» Given entries:
........

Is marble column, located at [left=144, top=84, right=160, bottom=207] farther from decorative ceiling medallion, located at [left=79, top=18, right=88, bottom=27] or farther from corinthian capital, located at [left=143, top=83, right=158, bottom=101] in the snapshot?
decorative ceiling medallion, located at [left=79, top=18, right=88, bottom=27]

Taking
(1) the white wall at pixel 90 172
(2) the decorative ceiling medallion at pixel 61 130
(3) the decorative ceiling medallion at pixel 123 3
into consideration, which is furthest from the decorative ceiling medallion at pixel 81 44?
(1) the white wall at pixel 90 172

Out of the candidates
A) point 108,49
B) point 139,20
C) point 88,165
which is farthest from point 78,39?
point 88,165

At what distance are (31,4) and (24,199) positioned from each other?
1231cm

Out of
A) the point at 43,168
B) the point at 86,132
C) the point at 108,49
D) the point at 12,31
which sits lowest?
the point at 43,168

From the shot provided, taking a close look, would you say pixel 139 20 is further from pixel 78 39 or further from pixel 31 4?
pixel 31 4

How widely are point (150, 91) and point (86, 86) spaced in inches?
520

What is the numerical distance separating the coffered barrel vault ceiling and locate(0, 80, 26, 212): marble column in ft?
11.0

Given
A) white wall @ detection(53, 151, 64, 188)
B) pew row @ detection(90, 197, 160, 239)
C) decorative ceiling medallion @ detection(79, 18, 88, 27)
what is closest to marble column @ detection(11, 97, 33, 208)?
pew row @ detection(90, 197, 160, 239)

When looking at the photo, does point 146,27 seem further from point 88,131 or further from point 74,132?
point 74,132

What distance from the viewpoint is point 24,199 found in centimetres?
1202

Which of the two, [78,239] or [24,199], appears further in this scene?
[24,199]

........

» Directions for this task:
Reproduce every one of the records above verbatim, keeping each line in its original order.

» Task output:
Is marble column, located at [left=144, top=84, right=160, bottom=207] farther from decorative ceiling medallion, located at [left=79, top=18, right=88, bottom=27] or farther from corinthian capital, located at [left=143, top=83, right=158, bottom=101] in the snapshot?
decorative ceiling medallion, located at [left=79, top=18, right=88, bottom=27]

Taking
(1) the white wall at pixel 90 172
(2) the decorative ceiling medallion at pixel 61 130
(3) the decorative ceiling medallion at pixel 123 3
into consideration, which is furthest from the decorative ceiling medallion at pixel 81 44?
(1) the white wall at pixel 90 172

Out of the candidates
A) point 108,49
B) point 139,20
C) point 88,165
which is farthest from point 78,39?
point 88,165

At what distance are (31,4) and (24,199) positioned from each other?
1231cm

Out of
A) the point at 43,168
B) the point at 86,132
C) the point at 108,49
D) the point at 12,31
which sits lowest?
the point at 43,168

From the shot provided, taking a close look, would you say pixel 139 20 is further from pixel 78 39 or further from pixel 31 4?
pixel 31 4

How widely are point (150, 91) and point (86, 86) spaced in inches?
520

What is the numerical distance separating the coffered barrel vault ceiling and locate(0, 80, 26, 212): marble column in ft?
11.0

Given
A) white wall @ detection(53, 151, 64, 188)
B) pew row @ detection(90, 197, 160, 239)
C) decorative ceiling medallion @ detection(79, 18, 88, 27)
what is closest to marble column @ detection(11, 97, 33, 208)?
pew row @ detection(90, 197, 160, 239)

When looking at the photo, does point 146,27 seem further from point 88,131 or further from point 74,132?
point 74,132

What distance from the viewpoint is point 24,199 found in centimetres?
1202

Which of the two, [78,239] or [24,199], appears further in this scene?
[24,199]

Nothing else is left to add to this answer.